The task: Reproduce the rows verbatim, from the line that contains "At what distance" down through the final row, with both ends included.

Spatial question rows:
◆ ◆ ◆ ◆

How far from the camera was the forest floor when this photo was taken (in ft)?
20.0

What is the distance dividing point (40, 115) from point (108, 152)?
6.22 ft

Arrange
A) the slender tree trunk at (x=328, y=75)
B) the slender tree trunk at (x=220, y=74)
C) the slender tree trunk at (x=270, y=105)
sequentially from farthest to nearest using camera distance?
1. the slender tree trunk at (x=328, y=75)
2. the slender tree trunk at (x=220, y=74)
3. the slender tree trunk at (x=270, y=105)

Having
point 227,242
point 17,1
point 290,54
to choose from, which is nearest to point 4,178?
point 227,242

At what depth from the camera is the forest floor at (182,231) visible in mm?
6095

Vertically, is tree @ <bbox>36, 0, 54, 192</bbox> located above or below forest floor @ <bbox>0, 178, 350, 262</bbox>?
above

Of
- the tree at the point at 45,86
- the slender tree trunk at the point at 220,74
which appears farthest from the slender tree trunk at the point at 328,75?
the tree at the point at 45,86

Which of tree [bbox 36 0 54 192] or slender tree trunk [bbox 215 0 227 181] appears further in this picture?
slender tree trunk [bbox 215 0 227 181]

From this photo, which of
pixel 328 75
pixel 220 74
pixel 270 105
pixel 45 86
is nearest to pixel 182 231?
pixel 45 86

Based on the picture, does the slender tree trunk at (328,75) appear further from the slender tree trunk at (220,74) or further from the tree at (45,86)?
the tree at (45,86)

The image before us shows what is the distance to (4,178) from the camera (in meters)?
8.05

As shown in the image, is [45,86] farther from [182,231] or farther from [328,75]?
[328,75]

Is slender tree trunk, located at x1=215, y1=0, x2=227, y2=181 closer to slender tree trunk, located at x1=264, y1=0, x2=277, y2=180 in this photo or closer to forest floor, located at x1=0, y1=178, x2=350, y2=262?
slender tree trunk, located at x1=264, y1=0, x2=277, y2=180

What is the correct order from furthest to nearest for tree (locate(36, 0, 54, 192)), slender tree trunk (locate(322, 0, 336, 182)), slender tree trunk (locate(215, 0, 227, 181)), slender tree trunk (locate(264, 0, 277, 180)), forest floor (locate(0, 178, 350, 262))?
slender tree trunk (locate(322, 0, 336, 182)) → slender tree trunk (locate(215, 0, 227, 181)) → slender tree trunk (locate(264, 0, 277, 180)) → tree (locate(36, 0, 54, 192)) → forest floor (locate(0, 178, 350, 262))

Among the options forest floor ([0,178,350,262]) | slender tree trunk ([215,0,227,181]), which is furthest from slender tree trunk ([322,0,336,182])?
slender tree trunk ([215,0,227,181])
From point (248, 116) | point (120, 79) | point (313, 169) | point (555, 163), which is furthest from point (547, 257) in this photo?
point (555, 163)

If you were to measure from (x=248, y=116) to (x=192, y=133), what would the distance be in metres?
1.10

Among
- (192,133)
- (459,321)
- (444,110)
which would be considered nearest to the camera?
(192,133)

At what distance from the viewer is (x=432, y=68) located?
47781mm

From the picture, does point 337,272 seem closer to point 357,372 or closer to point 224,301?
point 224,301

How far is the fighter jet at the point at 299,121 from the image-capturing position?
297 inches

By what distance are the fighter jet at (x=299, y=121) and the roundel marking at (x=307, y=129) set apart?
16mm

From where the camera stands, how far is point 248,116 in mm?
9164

◆ ◆ ◆ ◆

Answer:
At what distance from the viewer is (x=432, y=68) located?
47781mm

From the picture, does point 337,272 seem closer to point 357,372 or closer to point 224,301?
point 224,301

How far is the fighter jet at the point at 299,121 from the image-capturing position?
297 inches

By what distance are the fighter jet at (x=299, y=121) and the roundel marking at (x=307, y=129) set apart?
16mm

From where the camera stands, how far is point 248,116 in mm?
9164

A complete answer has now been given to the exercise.